Ok, there must me something. A progress.

And there it goes. We only made out, no penetrative action nor unsafe acts. Just 2 guys deprived from sensual links.

I like you

An explicit word for me. Scary beacause of — why and how?.

You’re sensible and smart. You’re tall. I like your eyes and you have clean feet.

End of the road for me. In all fairness, he looks good, he’s tall as well, mature enough and well established. The only down draft is, he’s drug dependent. He kept telling me stories of how he become a drug user. His depressive side and how he is strugling with it. Seems like he knows me for a very long time telling me personal stories like these.

The day has gone. Another week has passed. He then messaged me again in Grindr, asking if I can drop by again.
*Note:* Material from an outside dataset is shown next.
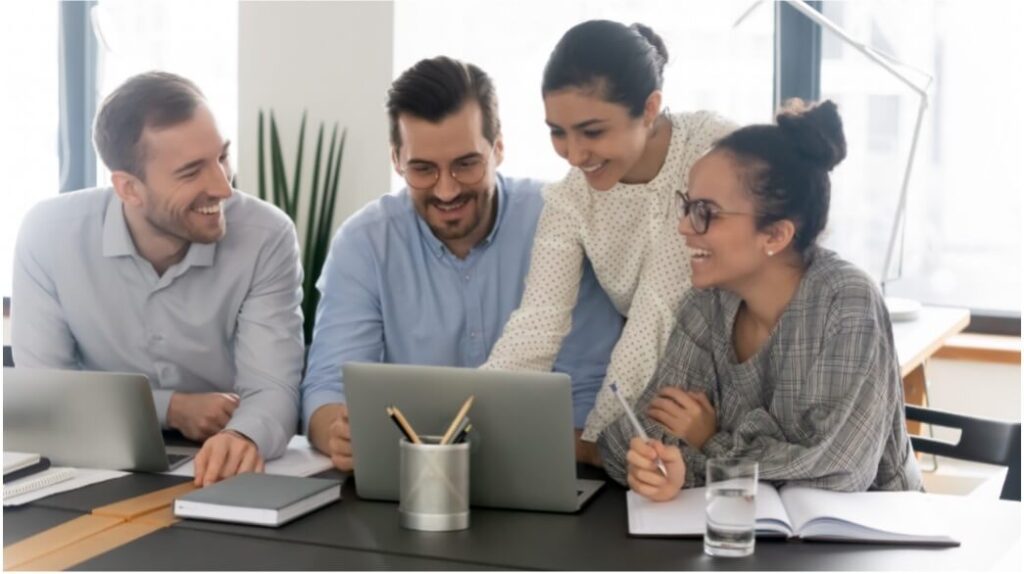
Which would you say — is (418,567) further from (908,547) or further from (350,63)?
(350,63)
I did and same as last, made out like hell. He does it pretty intense. Still, no penetrative actions. On the safe side. I know this responsibility I am holding onto.

He asked if we can have dinner, go to the movies and even asked if he can drop by the office to fetch me. I know this is already something. On the third meet up,

Do you see ourselves being together. Like partners? What are we now?

Uh, I don’t know. As far as what we are doing is concerned, we are like friends with benefits? He then again asked, do you like me?

Uh. At the back of my head, I want to definitely say yes. But the way we first met, I know it was an intimate moment so am quite apprehensive that he might reject me if I disclose my status. I don’t want to destroy his professional career and his established plans.. so I answered..

Yes. But with reservations.

Of course not verbatim. But you know what I mean. I already set up a wall. Barricaded myself of the potential rejection that I may partake. Besides, he’s like a mushroom that shrooms once in a while. I always see him online and it’s his first time to be on the online gay dating world. He maybe still curious of what it can offer.

I shrugged and let it go. Perhaps we will be just friends. Please, teach me how to deal with these kinds of meet up.